As a child, Mehta’s father taught her about their history as well as stories about growing up in an Indian boarding school. When her father passed away in her mid-20s, Mehta desperately yearned for more stories. Presently, she attends monthly meetings with a Cherokee Nation satellite community called the Mount Hood Cherokees where she can talk to elders from her tribe and connect with others from the eastern band of Cherokees in Oklahoma. Writing about new discoveries of her ancestral lineage has allowed Mehta to heal from past traumas in her life.

Writing is not the only way Mehta connects with her indigenous background. She is also a registered yoga instructor and has practiced since college, but she first took it seriously while living in Costa Rica in 2012. Unhappy with her metro lifestyle, unable to connect with nature, she dug into her practice, undergoing a 200-hour yoga instructor training.

“It’s a transformative experience to be that immersed and in that much of a remote area with just your core group of people,” says Mehta.

Yoga is an ancient practice that began over 5,000 years ago in Northern India, but Native American communities have been incorporating meditation and other spiritual practices into their lives via the natural world for centuries.

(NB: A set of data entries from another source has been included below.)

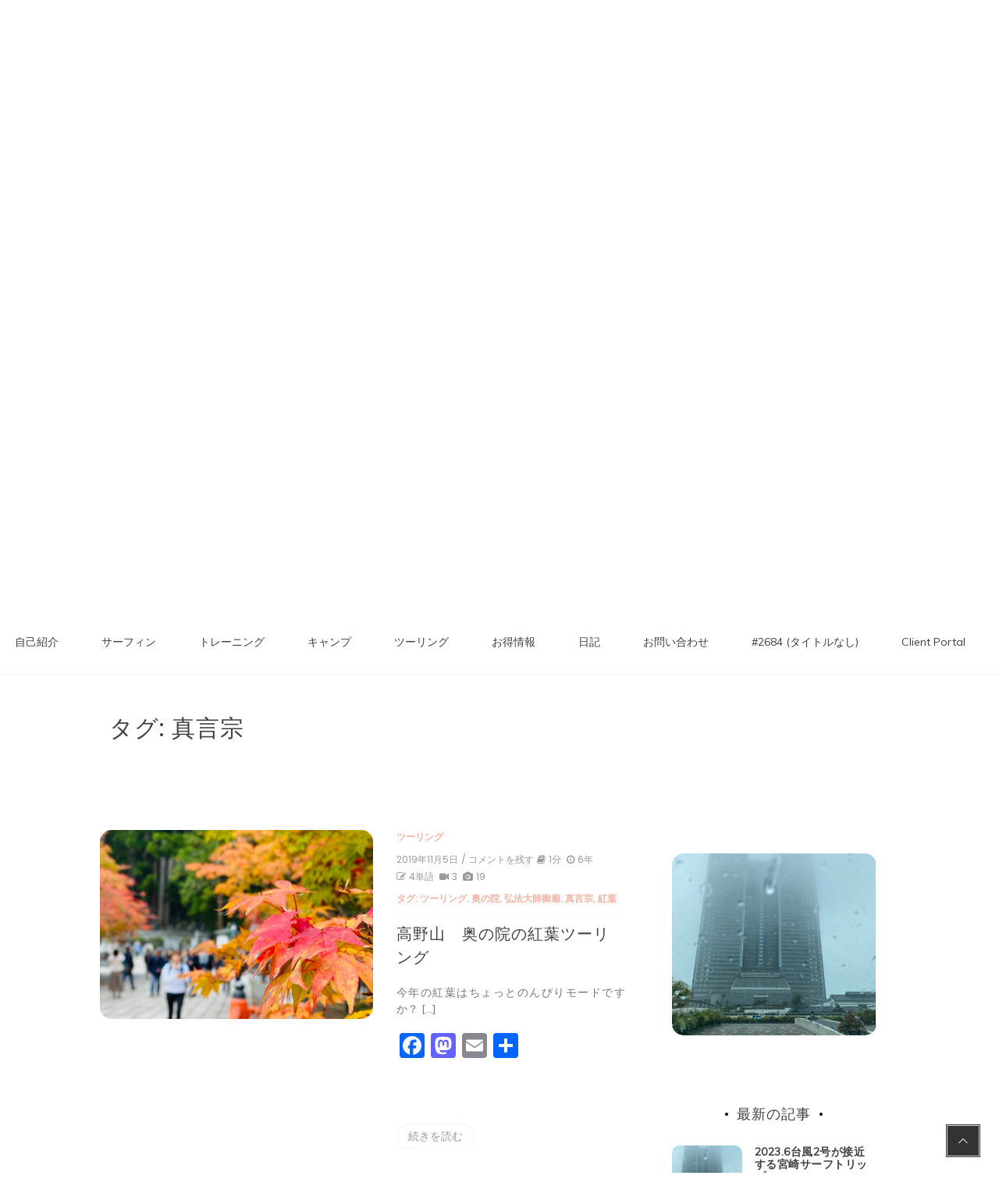

--- FILE ---
content_type: text/html; charset=utf-8
request_url: https://www.google.com/recaptcha/api2/aframe
body_size: 267
content:
<!DOCTYPE HTML><html><head><meta http-equiv="content-type" content="text/html; charset=UTF-8"></head><body><script nonce="Tw7GrlWSzFLDqaNnegzhxw">/** Anti-fraud and anti-abuse applications only. See google.com/recaptcha */ try{var clients={'sodar':'https://pagead2.googlesyndication.com/pagead/sodar?'};window.addEventListener("message",function(a){try{if(a.source===window.parent){var b=JSON.parse(a.data);var c=clients[b['id']];if(c){var d=document.createElement('img');d.src=c+b['params']+'&rc='+(localStorage.getItem("rc::a")?sessionStorage.getItem("rc::b"):"");window.document.body.appendChild(d);sessionStorage.setItem("rc::e",parseInt(sessionStorage.getItem("rc::e")||0)+1);localStorage.setItem("rc::h",'1768971284288');}}}catch(b){}});window.parent.postMessage("_grecaptcha_ready", "*");}catch(b){}</script></body></html>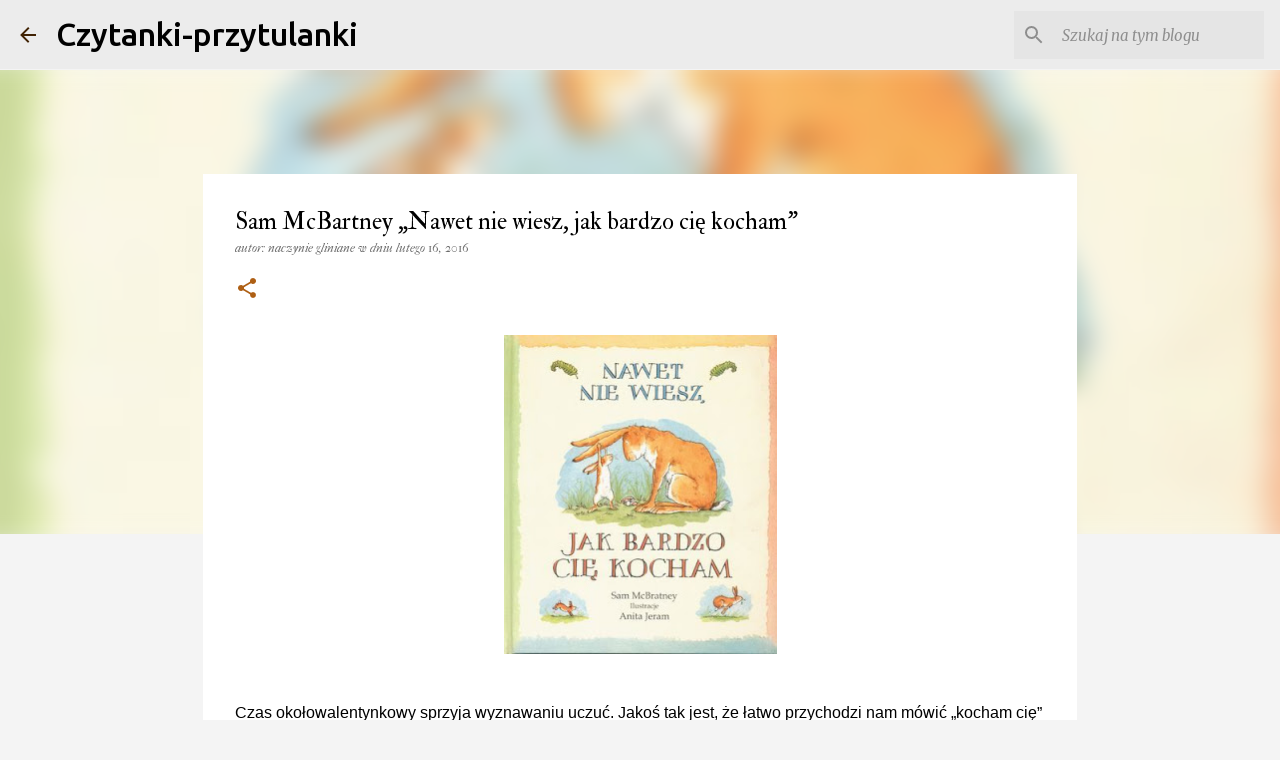

--- FILE ---
content_type: text/html; charset=utf-8
request_url: https://www.google.com/recaptcha/api2/aframe
body_size: 266
content:
<!DOCTYPE HTML><html><head><meta http-equiv="content-type" content="text/html; charset=UTF-8"></head><body><script nonce="NOs2yIIEy7vedVD6_usdWA">/** Anti-fraud and anti-abuse applications only. See google.com/recaptcha */ try{var clients={'sodar':'https://pagead2.googlesyndication.com/pagead/sodar?'};window.addEventListener("message",function(a){try{if(a.source===window.parent){var b=JSON.parse(a.data);var c=clients[b['id']];if(c){var d=document.createElement('img');d.src=c+b['params']+'&rc='+(localStorage.getItem("rc::a")?sessionStorage.getItem("rc::b"):"");window.document.body.appendChild(d);sessionStorage.setItem("rc::e",parseInt(sessionStorage.getItem("rc::e")||0)+1);localStorage.setItem("rc::h",'1762941834259');}}}catch(b){}});window.parent.postMessage("_grecaptcha_ready", "*");}catch(b){}</script></body></html>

For Native Americans, environmental connection has always been analogous with spirituality. It wasn’t until the early 19th century that Americans began to recognize nature as a vehicle toward some higher enlightenment. Transcendentalists such as Henry David Thoreau worked to change the stigma that the natural world was full of sin, as many previous philosophers and religious leaders believed. But many of these ancient nature-influencers took credit from the real founders of nature-based spiritualism in America. They failed to recognize that these meditation practices originated from indigenous peoples on the same land before colonization in America.

“As wonderful and inter-religious and transnational as it is to have Eastern religious traditions provide a lens onto the Sierra Nevada, it amplifies a problem. It reflects the inability to perceive the presence of the indigenous people who have lived here for millennia,” explains professor Devin Zuber in an article with Outside magazine titled “How to Practice Nature-Based Spirituality Responsibly.” Even though colonialism tried to minimize traditional healing and mindfulness practices throughout western indigenous culture, many have found modern day yoga to be a pathway for native people to connect with the spiritual practices of their ancestors, including Mehta, who describes it as a “life-saving force,” helping her heal from childhood trauma, family death, and an eating disorder.

“I was at a yoga class and during savasana the teacher asked us to think of three things we loved about ourselves, and I couldn’t think of one. So that was the catalyst for being serious about getting help,” says Mehta.

To support people with similar struggles, Mehta founded a non-profit called Mehtananda which offers free yoga classes to people who either do not have access to or do not feel comfortable in traditional yoga studios. She believes that yoga can help anyone no matter where they are in life, even if they are a beginner.

Mehta feels that if connecting with nature and spirituality can save her daily, it can save others as well.